Beta Notice: Proximarket is in beta testing. All credits have no real monetary value and are for testing purposes only.
Open-ended text prediction markets with deterministic, objective payouts
Proximarket uses semantic embedding models to mathematically measure how close your prediction was to the actual outcome. The closer your prediction, the larger your share of the total prize pool. Here's how it works:
When a market resolves, the system compares your prediction text to the actual outcome using semantic embeddings. The cosine similarity is then squared to amplify the difference between accurate and inaccurate predictions, creating the final similarity score between 0 and 1.
similarity_score = (cosine_similarity(your_prediction, actual_outcome))²
Your points are calculated by simply multiplying your similarity score by your wager amount. This straightforward calculation determines your share of the total prize pool.
your_points = similarity_score × your_wager
The total prize pool is distributed based on your share of all points earned. Your final payout depends on both your prediction accuracy and your wager amount.
your_payout = floor((your_points ÷ total_points) × total_prize_pool)

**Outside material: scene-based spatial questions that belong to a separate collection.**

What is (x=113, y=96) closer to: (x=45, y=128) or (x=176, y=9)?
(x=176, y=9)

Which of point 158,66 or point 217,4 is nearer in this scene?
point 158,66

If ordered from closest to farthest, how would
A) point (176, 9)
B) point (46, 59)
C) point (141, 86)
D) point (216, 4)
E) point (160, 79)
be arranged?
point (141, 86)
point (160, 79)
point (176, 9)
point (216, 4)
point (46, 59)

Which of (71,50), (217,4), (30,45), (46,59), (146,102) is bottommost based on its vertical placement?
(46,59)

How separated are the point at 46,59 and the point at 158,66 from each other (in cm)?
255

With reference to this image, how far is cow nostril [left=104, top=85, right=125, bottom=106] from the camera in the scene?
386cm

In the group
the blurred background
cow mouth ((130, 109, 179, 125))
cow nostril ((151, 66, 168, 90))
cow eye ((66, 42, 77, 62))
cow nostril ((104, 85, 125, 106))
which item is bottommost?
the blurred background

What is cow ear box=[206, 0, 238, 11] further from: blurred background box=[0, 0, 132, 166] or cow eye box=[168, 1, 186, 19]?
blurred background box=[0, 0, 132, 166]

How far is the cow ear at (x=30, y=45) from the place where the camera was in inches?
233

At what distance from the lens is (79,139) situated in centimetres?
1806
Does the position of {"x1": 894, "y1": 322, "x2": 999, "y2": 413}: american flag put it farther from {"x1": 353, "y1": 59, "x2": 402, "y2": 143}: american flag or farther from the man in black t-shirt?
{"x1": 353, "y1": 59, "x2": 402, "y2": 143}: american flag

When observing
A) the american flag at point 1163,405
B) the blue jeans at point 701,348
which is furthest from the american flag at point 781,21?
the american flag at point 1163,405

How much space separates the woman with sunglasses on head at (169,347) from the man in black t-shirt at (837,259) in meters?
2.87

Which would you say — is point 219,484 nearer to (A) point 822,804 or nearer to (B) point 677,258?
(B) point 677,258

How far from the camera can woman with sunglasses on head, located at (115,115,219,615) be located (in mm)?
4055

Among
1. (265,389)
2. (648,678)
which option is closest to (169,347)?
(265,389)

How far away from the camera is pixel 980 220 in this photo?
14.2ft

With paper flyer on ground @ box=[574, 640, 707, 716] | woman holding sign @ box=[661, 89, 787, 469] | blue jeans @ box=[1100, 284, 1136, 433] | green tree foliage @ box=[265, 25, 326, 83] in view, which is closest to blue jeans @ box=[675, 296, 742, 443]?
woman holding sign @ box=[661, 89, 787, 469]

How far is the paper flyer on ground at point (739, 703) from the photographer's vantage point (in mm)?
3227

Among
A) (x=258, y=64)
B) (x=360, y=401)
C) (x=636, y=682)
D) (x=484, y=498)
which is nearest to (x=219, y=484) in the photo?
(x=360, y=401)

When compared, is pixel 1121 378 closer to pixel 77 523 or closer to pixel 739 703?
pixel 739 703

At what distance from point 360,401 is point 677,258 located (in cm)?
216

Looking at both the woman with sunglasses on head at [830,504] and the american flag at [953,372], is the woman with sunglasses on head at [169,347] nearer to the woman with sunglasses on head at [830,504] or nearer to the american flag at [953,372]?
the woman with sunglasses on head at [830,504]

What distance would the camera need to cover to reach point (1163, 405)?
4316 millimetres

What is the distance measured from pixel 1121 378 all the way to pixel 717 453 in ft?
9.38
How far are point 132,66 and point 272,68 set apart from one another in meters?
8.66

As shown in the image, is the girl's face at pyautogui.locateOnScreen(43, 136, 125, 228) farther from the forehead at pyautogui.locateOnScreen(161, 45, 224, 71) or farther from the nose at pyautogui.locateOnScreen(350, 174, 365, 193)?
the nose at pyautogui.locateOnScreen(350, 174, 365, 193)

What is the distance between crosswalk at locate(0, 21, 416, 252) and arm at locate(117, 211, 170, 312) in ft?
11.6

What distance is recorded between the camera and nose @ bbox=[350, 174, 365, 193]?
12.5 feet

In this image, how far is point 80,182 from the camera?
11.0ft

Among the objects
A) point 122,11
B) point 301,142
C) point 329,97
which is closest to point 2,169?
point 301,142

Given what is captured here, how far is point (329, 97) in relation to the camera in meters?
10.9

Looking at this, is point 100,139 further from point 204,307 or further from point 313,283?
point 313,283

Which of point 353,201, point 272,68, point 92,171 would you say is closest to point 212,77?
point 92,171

"What will be the top trending Google search in the US on December 15, 2025?"
Alice: 0.60 × 20 = 12.03 points
Bob: 0.39 × 30 = 11.75 points
Carol: 0.33 × 50 = 16.29 points
Total Points: 40.06
Total Prize Pool: 100 credits
Key insight: Alice made a profit of $10.02 (won $30.02 from a $20 wager) because her prediction was accurate. Bob lost $0.69 and Carol lost $9.35 because their predictions were less accurate than their wager amounts justified. Carol's large wager amplified her loss - bigger bets mean bigger potential gains but also bigger potential losses.
Note: The similarity scoring formula is subject to change and improvement as we conduct ongoing research into optimal prediction market mechanics. We may adjust the mathematical approach to better reward accuracy and create fairer market outcomes.